▶ Dataset records
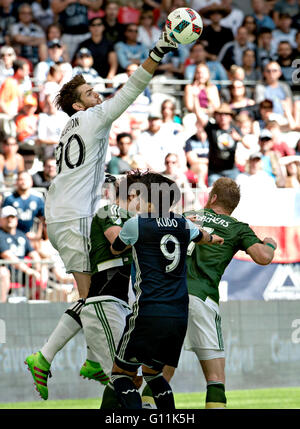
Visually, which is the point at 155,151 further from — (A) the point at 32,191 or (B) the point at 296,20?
(B) the point at 296,20

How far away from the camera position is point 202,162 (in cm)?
1551

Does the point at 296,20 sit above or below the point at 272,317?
above

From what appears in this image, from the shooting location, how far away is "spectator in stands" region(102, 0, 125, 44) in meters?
18.0

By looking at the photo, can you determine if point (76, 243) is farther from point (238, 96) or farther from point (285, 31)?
point (285, 31)

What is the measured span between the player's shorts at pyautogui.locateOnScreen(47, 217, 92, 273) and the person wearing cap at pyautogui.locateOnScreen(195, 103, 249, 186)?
7.32 meters

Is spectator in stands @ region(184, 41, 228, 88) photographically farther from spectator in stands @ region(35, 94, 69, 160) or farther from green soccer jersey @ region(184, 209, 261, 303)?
green soccer jersey @ region(184, 209, 261, 303)

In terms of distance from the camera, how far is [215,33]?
18828mm

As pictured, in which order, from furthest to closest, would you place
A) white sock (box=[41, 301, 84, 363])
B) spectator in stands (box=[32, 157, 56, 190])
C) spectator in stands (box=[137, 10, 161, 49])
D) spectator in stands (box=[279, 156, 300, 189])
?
1. spectator in stands (box=[137, 10, 161, 49])
2. spectator in stands (box=[279, 156, 300, 189])
3. spectator in stands (box=[32, 157, 56, 190])
4. white sock (box=[41, 301, 84, 363])

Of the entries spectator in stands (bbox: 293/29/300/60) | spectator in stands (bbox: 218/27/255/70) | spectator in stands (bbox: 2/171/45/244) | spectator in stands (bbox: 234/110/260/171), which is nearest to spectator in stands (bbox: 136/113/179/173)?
spectator in stands (bbox: 234/110/260/171)

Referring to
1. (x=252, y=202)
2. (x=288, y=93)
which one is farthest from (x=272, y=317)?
(x=288, y=93)

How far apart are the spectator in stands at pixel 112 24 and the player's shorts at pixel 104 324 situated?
35.8 feet

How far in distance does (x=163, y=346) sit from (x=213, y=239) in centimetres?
90

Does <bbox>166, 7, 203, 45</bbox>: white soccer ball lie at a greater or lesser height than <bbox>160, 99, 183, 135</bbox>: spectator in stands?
lesser

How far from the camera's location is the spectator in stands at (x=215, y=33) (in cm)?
1875
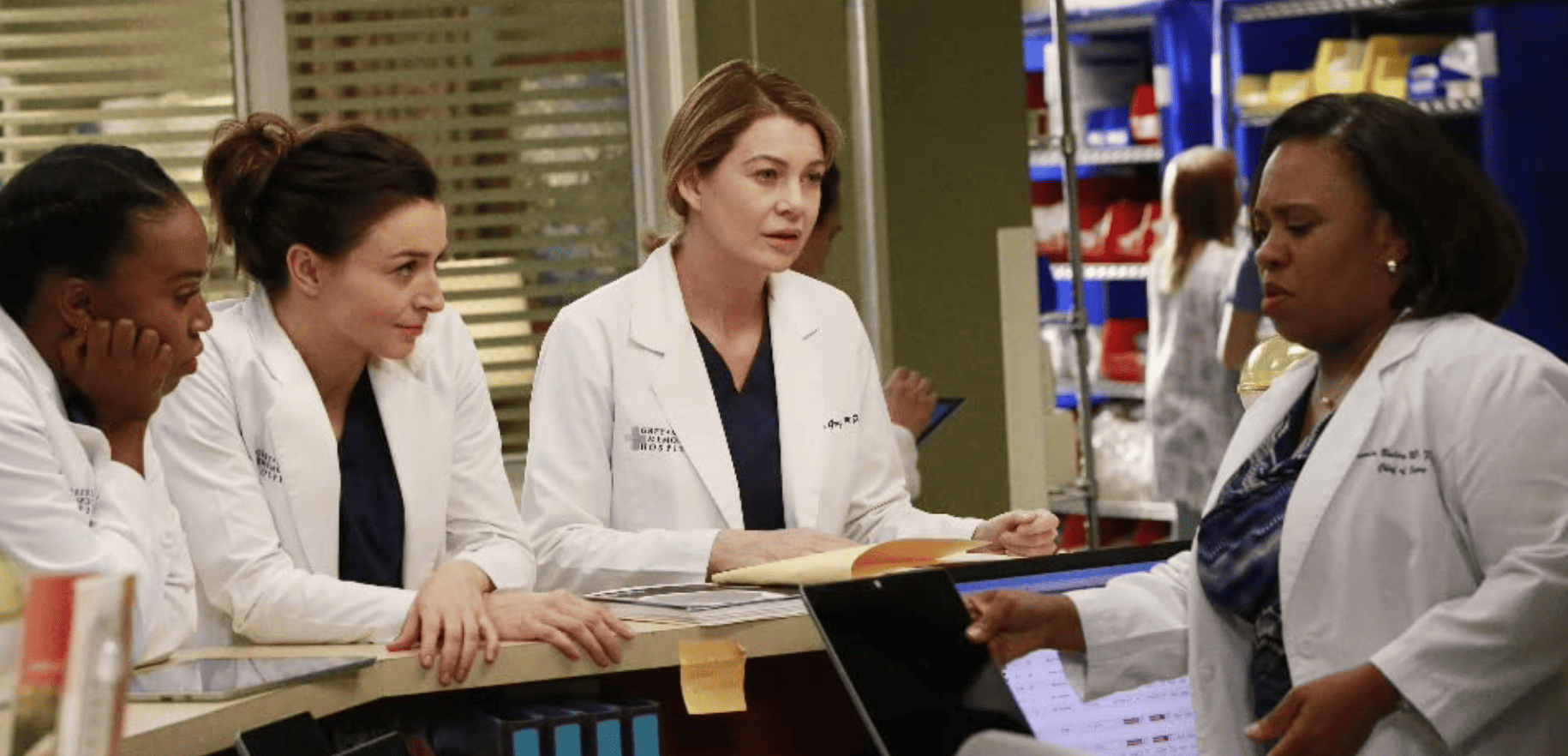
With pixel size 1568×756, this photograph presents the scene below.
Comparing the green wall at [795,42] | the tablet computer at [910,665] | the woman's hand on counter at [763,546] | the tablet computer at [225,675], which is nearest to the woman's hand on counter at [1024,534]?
the woman's hand on counter at [763,546]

▶ What you need to do
Reproduce all of the material above, swapping each "tablet computer" for "tablet" and changing nothing else. Leave the pictures out.

▶ Solution
Visually, which is the point at 155,151 further from — (A) the point at 32,191 or (B) the point at 296,20?
(B) the point at 296,20

How far away from the camera position is point 202,162 (in cm)?
1551

Does the point at 296,20 sit above or below the point at 272,317?
above

From what appears in this image, from the shooting location, how far away is "spectator in stands" region(102, 0, 125, 44) in meters?
18.0

By looking at the photo, can you determine if point (76, 243) is farther from point (238, 96) or farther from point (285, 31)?
point (285, 31)

What is the measured span between the player's shorts at pyautogui.locateOnScreen(47, 217, 92, 273) and the person wearing cap at pyautogui.locateOnScreen(195, 103, 249, 186)?
7.32 meters

Is spectator in stands @ region(184, 41, 228, 88) photographically farther from spectator in stands @ region(35, 94, 69, 160) or farther from green soccer jersey @ region(184, 209, 261, 303)?
green soccer jersey @ region(184, 209, 261, 303)

In terms of distance from the camera, how far is [215,33]?
18828mm

As pictured, in which order, from furthest to closest, would you place
A) white sock (box=[41, 301, 84, 363])
B) spectator in stands (box=[32, 157, 56, 190])
C) spectator in stands (box=[137, 10, 161, 49])
D) spectator in stands (box=[279, 156, 300, 189])
?
1. spectator in stands (box=[137, 10, 161, 49])
2. spectator in stands (box=[279, 156, 300, 189])
3. spectator in stands (box=[32, 157, 56, 190])
4. white sock (box=[41, 301, 84, 363])

Of the entries spectator in stands (bbox: 293/29/300/60) | spectator in stands (bbox: 218/27/255/70) | spectator in stands (bbox: 2/171/45/244) | spectator in stands (bbox: 234/110/260/171), which is nearest to spectator in stands (bbox: 136/113/179/173)?
spectator in stands (bbox: 234/110/260/171)

Referring to
1. (x=252, y=202)
2. (x=288, y=93)
which one is farthest from (x=272, y=317)?
(x=288, y=93)

How far apart are the spectator in stands at pixel 112 24 and the player's shorts at pixel 104 324 situated?
35.8 feet

How far in distance does (x=163, y=346) sit from (x=213, y=239) in centimetres?
90

Does <bbox>166, 7, 203, 45</bbox>: white soccer ball lie at a greater or lesser height than <bbox>160, 99, 183, 135</bbox>: spectator in stands?
lesser

How far from the camera's location is the spectator in stands at (x=215, y=33) (in cm)?
1875
With pixel size 1568×756, this photograph presents the scene below.
Comparing the green wall at [795,42] | the tablet at [910,665] | the woman's hand on counter at [763,546] | the tablet at [225,675], which is nearest to the woman's hand on counter at [1024,534]?
the woman's hand on counter at [763,546]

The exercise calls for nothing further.